Hal inilah yang membuktikan adanya kejanggalan-kejanggalan dalam proses pengadaan tanah untuk jalan tol.
Salah satu perwakilan dari warga, Kartiko, menyampaikan Sampai saat ini musyawarah yang dilakukan sejak sosialisasi hingga harga yang di tawarkan tidak sesuai dengan harapan warga yang terkena proyek jalan tol. “Dimulai dari sosialisasi pendataan , penghitungan data, penawaran hingga bukti pembayaran tidak ada yang ditunjukan kepada kami dan pemerintah harus mendengarkan tuntutan kami,” ujar kartiko.
Aksi demo tersebut cukup lama, Usman Kepala BPN Kabupaten Kendal akhirnya keluar menemui warga, untuk menanggapi Aspirasi warga dan berjanji akan menindak lanjuti Aspirasi warga agar tuntutan warga bisa direalisasikan.
Abah nawar selaku tokoh masyarakat yang juga perwakilan dari masyarakat yang kena dampak proyek jalan tol berharap agar pemerintah segera menuntaskan masalah itu. “Semoga pemerintah mendengarkan aspirasi wong cilik untuk lebih transparan pendataan pengumpulan persyaratan Administrasi, dan harus ada berita acara pendataan oleh tim pengadaan tanah,” beber dia.
Abah Nawar juga menambahkan, utamakan hak masyarakat yang menjadi korban proyek jalan tol, tolak praktek makelar dan mafia tanah, ganti rugi yang layak dan adil, dan buktikan uang itu dari negara. Aksi demo yang di wakili oleh 7 desa dari 27 desa yang tekena proyek pembangunan jalan tol di antaranya desa Rowobranten, Cepokomulyo, Galih, Margomulyo, Sumbersari, Rejosari, Magelung dan Protomulyo. Abah Nawar berjanji apabila Kepala BPN tidak megindahkan tuntutan ini maka akan ada demo masyarakat dalam jumlah yang lebih besar yang diikuti oleh seluruh warga di 27 desa di kabupaten Kendal yang menjadi korban jalan tol.
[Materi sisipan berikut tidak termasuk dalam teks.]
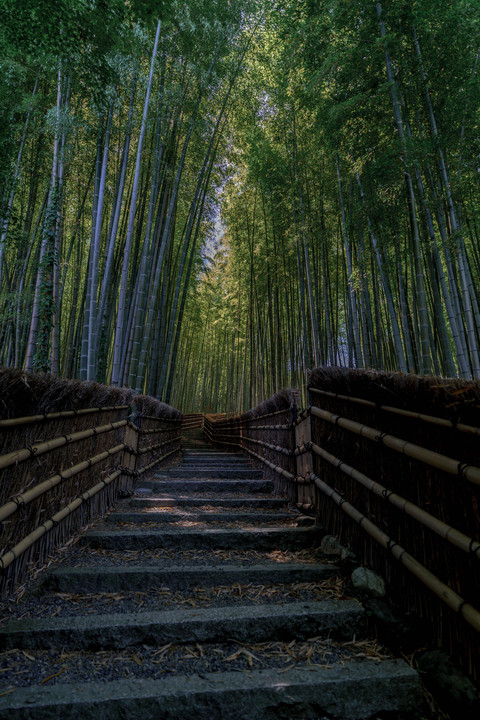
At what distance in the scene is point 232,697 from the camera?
957 millimetres

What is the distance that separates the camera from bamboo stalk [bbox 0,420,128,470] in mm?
1333

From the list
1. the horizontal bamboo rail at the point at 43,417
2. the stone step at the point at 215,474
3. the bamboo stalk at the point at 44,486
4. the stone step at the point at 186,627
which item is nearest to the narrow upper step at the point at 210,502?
the bamboo stalk at the point at 44,486

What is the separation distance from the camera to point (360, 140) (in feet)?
13.8

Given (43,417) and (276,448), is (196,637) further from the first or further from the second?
(276,448)

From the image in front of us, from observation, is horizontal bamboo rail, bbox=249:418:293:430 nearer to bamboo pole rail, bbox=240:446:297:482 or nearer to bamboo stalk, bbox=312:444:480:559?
bamboo pole rail, bbox=240:446:297:482

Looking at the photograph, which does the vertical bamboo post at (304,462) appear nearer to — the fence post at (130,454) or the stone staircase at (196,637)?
the stone staircase at (196,637)

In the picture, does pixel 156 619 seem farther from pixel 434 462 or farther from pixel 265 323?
pixel 265 323

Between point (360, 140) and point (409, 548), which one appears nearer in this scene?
point (409, 548)

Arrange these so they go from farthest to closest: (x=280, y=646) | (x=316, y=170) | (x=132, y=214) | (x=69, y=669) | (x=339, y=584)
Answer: (x=316, y=170), (x=132, y=214), (x=339, y=584), (x=280, y=646), (x=69, y=669)

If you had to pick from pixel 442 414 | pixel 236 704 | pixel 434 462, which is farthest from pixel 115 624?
pixel 442 414

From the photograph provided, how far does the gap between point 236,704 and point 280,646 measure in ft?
0.93

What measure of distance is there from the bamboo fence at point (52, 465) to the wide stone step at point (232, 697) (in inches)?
21.1

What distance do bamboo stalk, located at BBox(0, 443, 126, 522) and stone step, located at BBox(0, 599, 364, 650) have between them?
372mm

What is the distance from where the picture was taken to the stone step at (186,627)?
45.6 inches
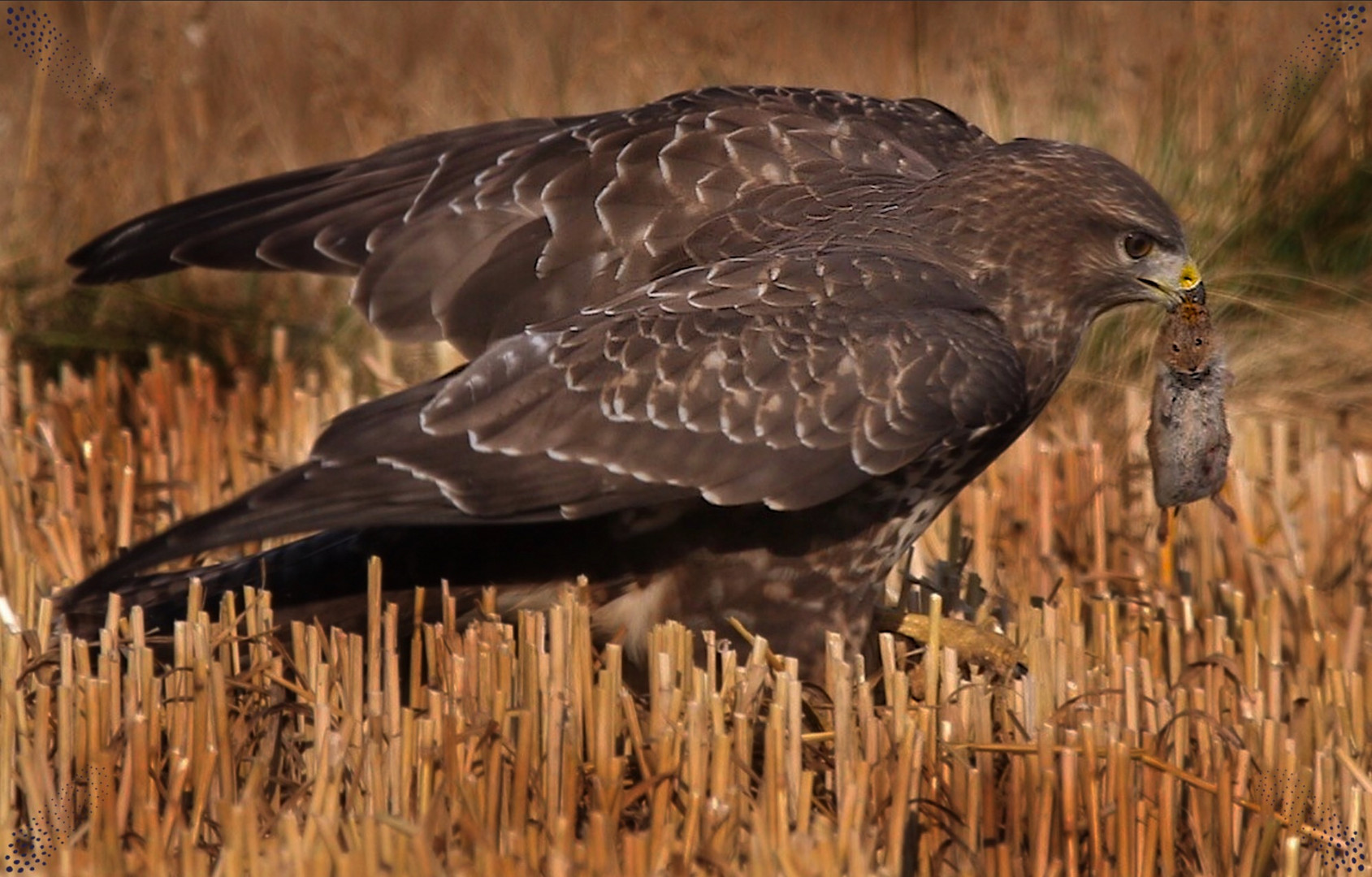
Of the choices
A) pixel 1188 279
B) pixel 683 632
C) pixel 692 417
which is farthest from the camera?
pixel 1188 279

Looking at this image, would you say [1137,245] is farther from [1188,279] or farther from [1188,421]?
[1188,421]

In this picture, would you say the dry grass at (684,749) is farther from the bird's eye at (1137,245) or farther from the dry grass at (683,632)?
the bird's eye at (1137,245)

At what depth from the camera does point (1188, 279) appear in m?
4.93

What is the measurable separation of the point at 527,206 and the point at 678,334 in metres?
0.85

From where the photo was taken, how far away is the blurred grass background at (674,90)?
7.30m

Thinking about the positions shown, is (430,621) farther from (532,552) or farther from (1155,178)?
(1155,178)

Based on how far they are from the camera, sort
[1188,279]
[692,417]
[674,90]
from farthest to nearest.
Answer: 1. [674,90]
2. [1188,279]
3. [692,417]

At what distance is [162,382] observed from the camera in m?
6.73

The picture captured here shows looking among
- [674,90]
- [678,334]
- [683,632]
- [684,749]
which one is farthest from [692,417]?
[674,90]

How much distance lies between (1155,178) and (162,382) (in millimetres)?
3703

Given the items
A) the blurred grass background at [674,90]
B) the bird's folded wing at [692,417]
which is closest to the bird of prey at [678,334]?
the bird's folded wing at [692,417]

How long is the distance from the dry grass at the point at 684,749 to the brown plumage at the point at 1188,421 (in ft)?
1.14

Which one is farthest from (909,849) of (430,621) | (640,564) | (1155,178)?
(1155,178)

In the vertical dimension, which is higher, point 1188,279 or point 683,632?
point 1188,279
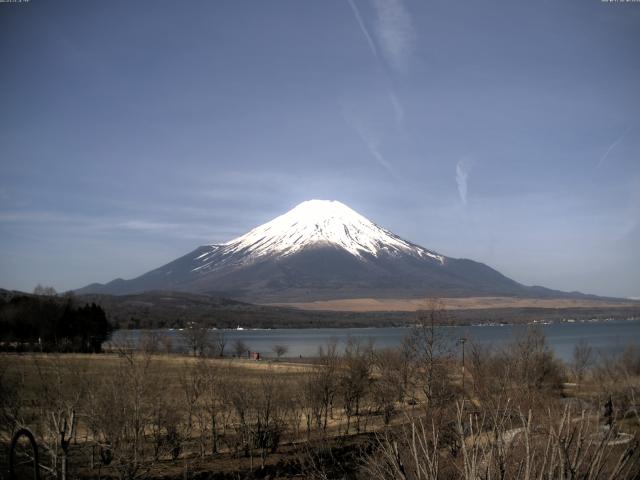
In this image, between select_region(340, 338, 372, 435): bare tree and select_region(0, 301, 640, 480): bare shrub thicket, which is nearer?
select_region(0, 301, 640, 480): bare shrub thicket

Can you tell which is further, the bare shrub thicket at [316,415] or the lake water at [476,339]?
the lake water at [476,339]

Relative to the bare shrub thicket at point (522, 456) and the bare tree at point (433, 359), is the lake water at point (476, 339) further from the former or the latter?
the bare shrub thicket at point (522, 456)

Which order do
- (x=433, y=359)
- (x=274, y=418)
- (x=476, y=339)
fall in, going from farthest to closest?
(x=476, y=339), (x=433, y=359), (x=274, y=418)

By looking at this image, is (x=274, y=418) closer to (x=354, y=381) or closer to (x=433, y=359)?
(x=433, y=359)

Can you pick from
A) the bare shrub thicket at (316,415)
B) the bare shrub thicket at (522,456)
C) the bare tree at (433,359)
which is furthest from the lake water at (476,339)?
the bare shrub thicket at (522,456)

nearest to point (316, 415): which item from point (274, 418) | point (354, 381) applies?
point (274, 418)

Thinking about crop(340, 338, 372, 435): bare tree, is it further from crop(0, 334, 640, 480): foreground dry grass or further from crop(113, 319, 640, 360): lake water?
crop(113, 319, 640, 360): lake water

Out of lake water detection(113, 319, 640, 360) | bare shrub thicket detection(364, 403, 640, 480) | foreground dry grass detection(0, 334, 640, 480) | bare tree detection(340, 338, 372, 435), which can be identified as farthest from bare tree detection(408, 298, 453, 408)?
bare shrub thicket detection(364, 403, 640, 480)

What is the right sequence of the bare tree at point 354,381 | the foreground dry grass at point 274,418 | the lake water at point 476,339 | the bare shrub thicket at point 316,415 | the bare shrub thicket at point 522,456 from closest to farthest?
the bare shrub thicket at point 522,456, the bare shrub thicket at point 316,415, the foreground dry grass at point 274,418, the bare tree at point 354,381, the lake water at point 476,339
Salah satu Tim Pendamping masyarakat korban jalan tol, Agus Surono (Dekan FH Universitas Al Azhar dan praktisi hukum), menegaskan kepada BPN Kabupaten Kendal, agar dalam setiap tahapan dalam pengadaan tanah untuk kepentingan pembangunan jalan tol Batang-Semarang, yang berdampak bagi masyarakat Kendal harus dilakukan secara transparan, ganti kerugian yang layak, dan adil, serta tidak boleh ada intimidasi dari pihak yang tidak bertanggungjawab, seperti oknum BPN dan juga Satker, serta oknum aparat pemerintah daerah kabupaten Kendal.
Proses yang selama ini terjadi telah menunjukkan adanya praktek yang tidak transparan, tidak adil dan juga syarat adanya indikasi peranan makelar tanah/mafia tanah, sama seperti kasus Kawasan Industri Kendal. Oleh karena itu kami menuntut kepada BPN agar setiap tahapan yang akan dilakukan oleh TIM Pengadaan Tanah harus dapat menunjukkan Surat Tugas dan Berita Acara dalam setiap proses tahapannya agar tidak terjadi Mal Administrasi. Apabila ada mal administrasi dan praktek mafia tanah dan indikasi korupsi, maka Agus mewakili Tim akan melaporkan hal ini kepada Ombudsman RI dan KPK. (Red-HJ99/HR).